The Times has rushed out an online piece headed “Emergency EU meeting to break talks deadlock”, reporting the break-up of the foreign ministers’ meeting in Brussels, without progress being achieved, and the scheduling of a further meeting on Monday.
In this piece also, it reports that Jack Straw has admitted that attempts to agree the constitution could break down.
By any measure, that alone is an important development. But I listened in vain for any mention of it on the BBC Radio 4 PM programme. With a full hour for “the latest news and sports”, you would have thought that such an even would have rated at least a mention – but no. Any mention was similarly absent from the BBC main evening television news, and from Sky news. Both channels chose to lead on London being short-listed to host the Olympics some time in the distant future.
All right, interest in the EU may be a “nerdy” thing, and perhaps very few people are interested in the ins-and-outs of every development relating to the constitution, as I have been told. But I don’t buy any argument that today’s events would be of no interest to the public at large. I simply do not buy it.

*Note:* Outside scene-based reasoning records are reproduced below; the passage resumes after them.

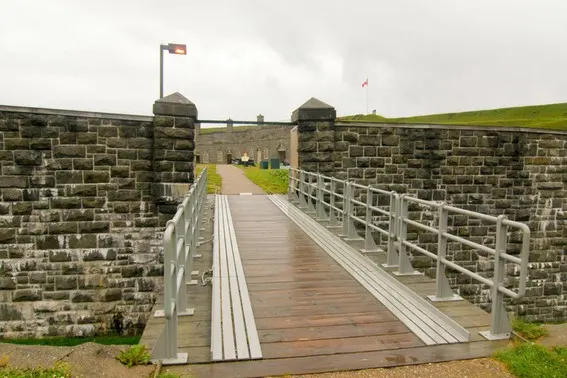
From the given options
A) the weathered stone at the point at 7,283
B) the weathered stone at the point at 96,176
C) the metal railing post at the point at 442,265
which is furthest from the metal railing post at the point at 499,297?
the weathered stone at the point at 7,283

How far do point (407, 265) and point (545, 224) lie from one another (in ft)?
28.8

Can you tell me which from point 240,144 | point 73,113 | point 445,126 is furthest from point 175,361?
point 240,144

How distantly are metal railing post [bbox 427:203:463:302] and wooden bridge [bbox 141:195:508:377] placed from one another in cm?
14

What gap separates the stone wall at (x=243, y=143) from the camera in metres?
43.8

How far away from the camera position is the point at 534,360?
3.62 meters

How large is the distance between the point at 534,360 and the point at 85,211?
31.2 feet

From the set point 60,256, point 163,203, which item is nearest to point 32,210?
point 60,256

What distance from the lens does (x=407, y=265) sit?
6.12 m

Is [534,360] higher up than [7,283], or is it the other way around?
[534,360]

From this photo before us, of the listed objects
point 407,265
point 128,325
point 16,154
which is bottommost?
point 128,325

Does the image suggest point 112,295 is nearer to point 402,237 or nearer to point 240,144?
point 402,237

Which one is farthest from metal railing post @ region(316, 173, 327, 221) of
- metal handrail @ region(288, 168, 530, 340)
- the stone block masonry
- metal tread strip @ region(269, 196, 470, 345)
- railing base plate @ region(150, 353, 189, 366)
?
railing base plate @ region(150, 353, 189, 366)

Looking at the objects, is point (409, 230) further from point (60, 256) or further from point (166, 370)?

We have reached an important milestone in the progress – or lack of it – towards the constitution. It is of significant public interest, it is important, and the public have a right to know what is happening from public broadcasters.
That there is such deafening silence has to say something for their news values – or worse. Are we seeing an agenda here, or what? Can it really be just that the media have become so detached from reality, or so incompetent, that they cannot see the value and importance of this development? What is it with these people. Somebody put me out of my misery, please!